62443-3-3: System Security Requirements and Security Levels
A feature of the standards is guidance on segmenting the system under consideration into “security zones and conduits.” The components and devices within each zone or conduit are then assigned an individual target security level (SL-T). The key concept is that the defense strategy should match the security level needed for the risks faced.
Knowing the target Security Level, the necessary System Requirements (SRs) and Requirement Enhancements (REs) can be proposed. This section includes a detailed list of requirements necessary to comply with each of the security levels. For Security Level 1 (SL1), there are 37 individual requirements. For SL2, the specification includes all the SL1 requirements and adds 23 more. And so on through level 4.

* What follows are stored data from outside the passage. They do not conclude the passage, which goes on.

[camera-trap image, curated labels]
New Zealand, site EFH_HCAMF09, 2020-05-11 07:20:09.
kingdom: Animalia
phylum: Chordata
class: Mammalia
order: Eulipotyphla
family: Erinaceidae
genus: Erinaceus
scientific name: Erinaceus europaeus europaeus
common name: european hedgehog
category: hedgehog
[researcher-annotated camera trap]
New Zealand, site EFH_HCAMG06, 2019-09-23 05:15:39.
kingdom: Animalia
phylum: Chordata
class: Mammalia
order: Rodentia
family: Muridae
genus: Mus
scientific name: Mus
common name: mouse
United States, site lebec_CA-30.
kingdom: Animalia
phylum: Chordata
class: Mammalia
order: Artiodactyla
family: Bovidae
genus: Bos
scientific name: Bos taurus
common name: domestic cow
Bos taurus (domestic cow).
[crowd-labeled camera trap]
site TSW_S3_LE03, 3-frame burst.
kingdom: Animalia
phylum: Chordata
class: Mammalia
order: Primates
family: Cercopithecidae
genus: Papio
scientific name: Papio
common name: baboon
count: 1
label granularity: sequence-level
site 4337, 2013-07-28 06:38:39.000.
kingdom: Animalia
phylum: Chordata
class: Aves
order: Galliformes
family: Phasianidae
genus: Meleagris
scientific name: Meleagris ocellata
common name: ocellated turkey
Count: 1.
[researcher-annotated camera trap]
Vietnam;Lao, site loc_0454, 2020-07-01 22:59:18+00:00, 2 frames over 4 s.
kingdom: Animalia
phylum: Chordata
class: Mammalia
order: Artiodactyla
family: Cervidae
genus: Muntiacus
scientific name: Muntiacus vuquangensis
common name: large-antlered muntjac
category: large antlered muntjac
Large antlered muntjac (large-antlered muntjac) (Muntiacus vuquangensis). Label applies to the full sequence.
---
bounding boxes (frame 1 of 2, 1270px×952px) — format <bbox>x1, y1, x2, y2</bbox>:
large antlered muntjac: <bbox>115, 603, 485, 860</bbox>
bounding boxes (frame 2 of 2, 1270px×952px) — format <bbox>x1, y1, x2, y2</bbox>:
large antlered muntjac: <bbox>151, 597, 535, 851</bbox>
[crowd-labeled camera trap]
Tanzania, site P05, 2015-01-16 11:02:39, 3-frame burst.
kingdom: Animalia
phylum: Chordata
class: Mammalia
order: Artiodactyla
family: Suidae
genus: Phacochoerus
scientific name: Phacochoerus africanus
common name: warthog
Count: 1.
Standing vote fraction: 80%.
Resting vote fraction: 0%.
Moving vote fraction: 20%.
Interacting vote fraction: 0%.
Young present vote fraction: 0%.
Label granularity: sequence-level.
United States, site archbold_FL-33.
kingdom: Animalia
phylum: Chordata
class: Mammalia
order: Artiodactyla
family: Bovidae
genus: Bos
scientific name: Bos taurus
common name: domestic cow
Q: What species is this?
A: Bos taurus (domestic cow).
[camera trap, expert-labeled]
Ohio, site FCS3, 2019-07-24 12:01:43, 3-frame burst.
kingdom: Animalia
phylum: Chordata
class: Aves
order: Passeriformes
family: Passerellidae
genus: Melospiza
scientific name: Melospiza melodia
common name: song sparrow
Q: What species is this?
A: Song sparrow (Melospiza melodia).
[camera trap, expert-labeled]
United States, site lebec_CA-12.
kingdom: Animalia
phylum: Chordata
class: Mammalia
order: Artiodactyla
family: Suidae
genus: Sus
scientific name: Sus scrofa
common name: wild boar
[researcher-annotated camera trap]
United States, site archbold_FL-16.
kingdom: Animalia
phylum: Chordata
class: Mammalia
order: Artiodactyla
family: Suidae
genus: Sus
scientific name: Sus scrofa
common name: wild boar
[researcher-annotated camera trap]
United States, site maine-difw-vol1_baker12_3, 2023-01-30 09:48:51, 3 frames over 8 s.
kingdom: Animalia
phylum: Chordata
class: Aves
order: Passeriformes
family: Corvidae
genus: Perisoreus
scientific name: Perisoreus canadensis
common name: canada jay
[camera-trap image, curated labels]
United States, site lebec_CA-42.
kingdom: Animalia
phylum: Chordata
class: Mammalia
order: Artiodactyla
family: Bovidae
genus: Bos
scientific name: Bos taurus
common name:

As an example, here is what the standard says about the System Requirement (SR) and Requirement Enhancements (REs) for a single security measure, Control System Backups:
|
Requirement |
SL1 |
SL2 |
SL3 |
SL4 |
|
SR 7.3 – Control system backup |
x | x | x | x |
|
SR 7.3 RE 1 – Backup verification |
x | x | x | |
|
SR 7.3 RE 2 – Backup automation |
x | x |
Table 3 – IEC 62443-3-3: Example - Security Requirements & Enhancements.
62443-4-2: Technical Security Requirements for IACS Components
This section lists SRs and REs for Product Suppliers to follow to provide built-in security that matches the four Security Levels listed previously. These requirements are applicable to components, embedded devices, software applications, host devices, and network devices.
This is the start of an effort to provide “built-in” security for control system equipment, even including things like PLCs and communication modules. Not all equipment vendors have begun to meet this standard yet, but some already have. As it develops, it will provide a common baseline functionality for all types of devices going forward. Formerly known as “Achilles Certification,” the lab providing certification for this standard has been acquired by GE. A list of certified products is available on their website.
Cybersecurity and Infrastructure Security Agency (CISA)
Finally, the Cybersecurity and Infrastructure Security Agency (CISA) also has a vast assortment of resources available to help identify threats, protect your system, respond to and recover from attacks. The CISA also offers a range of assessment services that evaluate an organization’s cybersecurity practices and resilience.
For example, CISA offers a self-assessment tool called the Cyber Resilience Review, which is useful as a starting point for you to complete yourself. They also offer a free Validated Architecture Design Review (VADR), which evaluates your systems, networks, and security services to determine if they are designed, built, and operated in a reliable and resilient manner.
They even offer free on-site visits from their experts to conduct cybersecurity reviews at your facility. If you participate in the CISA assessment process, they will provide confidential recommendations and plans. The entire range of services available on their website.
A comprehensive and consistent set of resources is available to help control system engineers respond to the cybersecurity challenge. A good first step for anyone trying to safeguard their system is to become familiar with the guidance and standards published by NIST, IEC, and CISA.
Following the guidance available from the sources in this article may help select and implement the most effective security measures to provide the defense-in-depth strategy that experts recommend for your system.